▶ SET PROBLEM:
Return each of the following lines word for word, with no changes.
--------------------------------------------------
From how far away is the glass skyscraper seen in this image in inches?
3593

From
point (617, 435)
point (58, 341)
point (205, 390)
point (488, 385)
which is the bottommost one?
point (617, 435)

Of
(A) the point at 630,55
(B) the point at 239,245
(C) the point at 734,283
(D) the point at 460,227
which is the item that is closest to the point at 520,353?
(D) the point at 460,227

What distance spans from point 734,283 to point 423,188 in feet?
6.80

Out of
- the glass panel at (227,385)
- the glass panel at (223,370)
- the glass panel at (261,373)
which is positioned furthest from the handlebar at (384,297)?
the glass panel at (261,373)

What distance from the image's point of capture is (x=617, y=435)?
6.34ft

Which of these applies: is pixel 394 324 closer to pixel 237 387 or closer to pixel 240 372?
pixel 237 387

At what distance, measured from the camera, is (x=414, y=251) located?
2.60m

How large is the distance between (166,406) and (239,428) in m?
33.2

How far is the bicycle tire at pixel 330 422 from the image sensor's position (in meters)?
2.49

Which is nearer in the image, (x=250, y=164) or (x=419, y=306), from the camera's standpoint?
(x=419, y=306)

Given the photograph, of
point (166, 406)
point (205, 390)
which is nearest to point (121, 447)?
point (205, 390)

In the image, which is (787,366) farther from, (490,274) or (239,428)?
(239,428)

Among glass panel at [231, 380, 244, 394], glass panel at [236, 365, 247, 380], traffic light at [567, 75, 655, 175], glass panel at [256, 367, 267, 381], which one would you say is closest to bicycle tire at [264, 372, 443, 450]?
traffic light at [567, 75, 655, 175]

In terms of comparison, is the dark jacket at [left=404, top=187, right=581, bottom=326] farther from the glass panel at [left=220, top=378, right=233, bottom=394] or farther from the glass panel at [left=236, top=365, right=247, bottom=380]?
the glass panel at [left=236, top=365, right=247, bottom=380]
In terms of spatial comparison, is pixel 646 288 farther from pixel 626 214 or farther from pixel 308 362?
--------------------------------------------------
▶ SOLUTION TO THIS PROBLEM:
From how far away is the glass skyscraper seen in this image in inches?
3593

From
point (617, 435)
point (58, 341)
point (205, 390)
point (488, 385)
which is the bottommost one?
point (617, 435)

Of
(A) the point at 630,55
(B) the point at 239,245
(C) the point at 734,283
(D) the point at 460,227
which is the item that is closest to the point at 520,353?
(D) the point at 460,227

What distance spans from point 734,283 to point 423,188 in feet?
6.80

Out of
- the glass panel at (227,385)
- the glass panel at (223,370)
- the glass panel at (261,373)
which is positioned furthest from the handlebar at (384,297)?
the glass panel at (261,373)

What distance from the image's point of capture is (x=617, y=435)?
6.34ft

Which of these applies: is pixel 394 324 closer to pixel 237 387 or closer to pixel 240 372?
pixel 237 387

At what distance, measured from the camera, is (x=414, y=251) located?
2.60m

How large is the distance between (166,406) and (239,428) in m?
33.2

How far is the bicycle tire at pixel 330 422 from the image sensor's position (in meters)?
2.49

Which is nearer in the image, (x=250, y=164) or (x=419, y=306), from the camera's standpoint?
(x=419, y=306)

Given the photograph, of
point (166, 406)
point (205, 390)
which is nearest to point (121, 447)?
point (205, 390)

In the image, which is (787,366) farther from, (490,274) or (239,428)?
(239,428)

Among glass panel at [231, 380, 244, 394], glass panel at [236, 365, 247, 380], traffic light at [567, 75, 655, 175], glass panel at [256, 367, 267, 381], which one would you say is closest to bicycle tire at [264, 372, 443, 450]?
traffic light at [567, 75, 655, 175]

In terms of comparison, is the dark jacket at [left=404, top=187, right=581, bottom=326] farther from the glass panel at [left=220, top=378, right=233, bottom=394] or farther from the glass panel at [left=236, top=365, right=247, bottom=380]?
the glass panel at [left=236, top=365, right=247, bottom=380]
In terms of spatial comparison, is pixel 646 288 farther from pixel 626 214 or farther from pixel 308 362?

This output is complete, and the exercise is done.